During five years of share price growth, Grafton Group achieved compound earnings per share (EPS) growth of 1.8% per year. This EPS growth is slower than the share price growth of 7% per year, over the same period. This suggests that market participants hold the company in higher regard, these days. That's not necessarily surprising considering the five-year track record of earnings growth.
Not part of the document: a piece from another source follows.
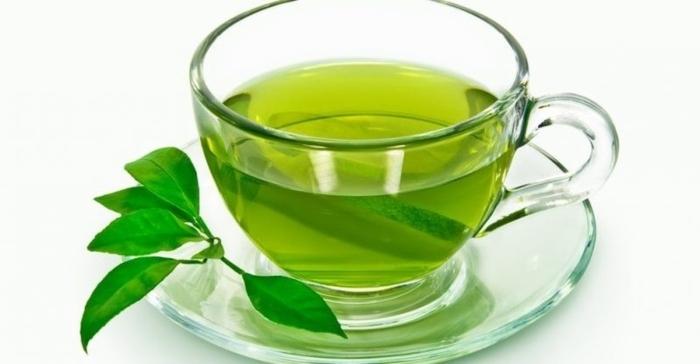Trong một phân tích tổng hợp năm 2015 về các nghiên cứu quan sát cho thấy, việc tăng một tách trà xanh mỗi ngày có tương quan với nguy cơ tử vong do các nguyên nhân tim mạch thấp hơn một chút.Tiêu thụ trà xanh có thể tương quan với việc giảm nguy cơ đột quỵ.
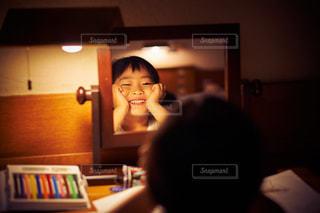 鏡の前での写真・画像素材[1122771]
The image below shows how EPS has tracked over time (if you click on the image you can see greater detail).

earnings-per-share-growth
earnings-per-share-growth

We're pleased to report that the CEO is remunerated more modestly than most CEOs at similarly capitalized companies. But while CEO remuneration is always worth checking, the really important question is whether the company can grow earnings going forward. Dive deeper into the earnings by checking this interactive graph of Grafton Group's earnings, revenue and cash flow.

What About Dividends?

When looking at investment returns, it is important to consider the difference between total shareholder return (TSR) and share price return. The TSR is a return calculation that accounts for the value of cash dividends (assuming that any dividend received was reinvested) and the calculated value of any discounted capital raisings and spin-offs. So for companies that pay a generous dividend, the TSR is often a lot higher than the share price return. In the case of Grafton Group, it has a TSR of 64% for the last 5 years. That exceeds its share price return that we previously mentioned. The dividends paid by the company have thusly boosted the total shareholder return.

A Different Perspective

It's good to see that Grafton Group has rewarded shareholders with a total shareholder return of 25% in the last twelve months. And that does include the dividend. That gain is better than the annual TSR over five years, which is 10%. Therefore it seems like sentiment around the company has been positive lately. In the best case scenario, this may hint at some real business momentum, implying that now could be a great time to delve deeper. If you would like to research Grafton Group in more detail then you might want to take a look at whether insiders have been buying or selling shares in the company.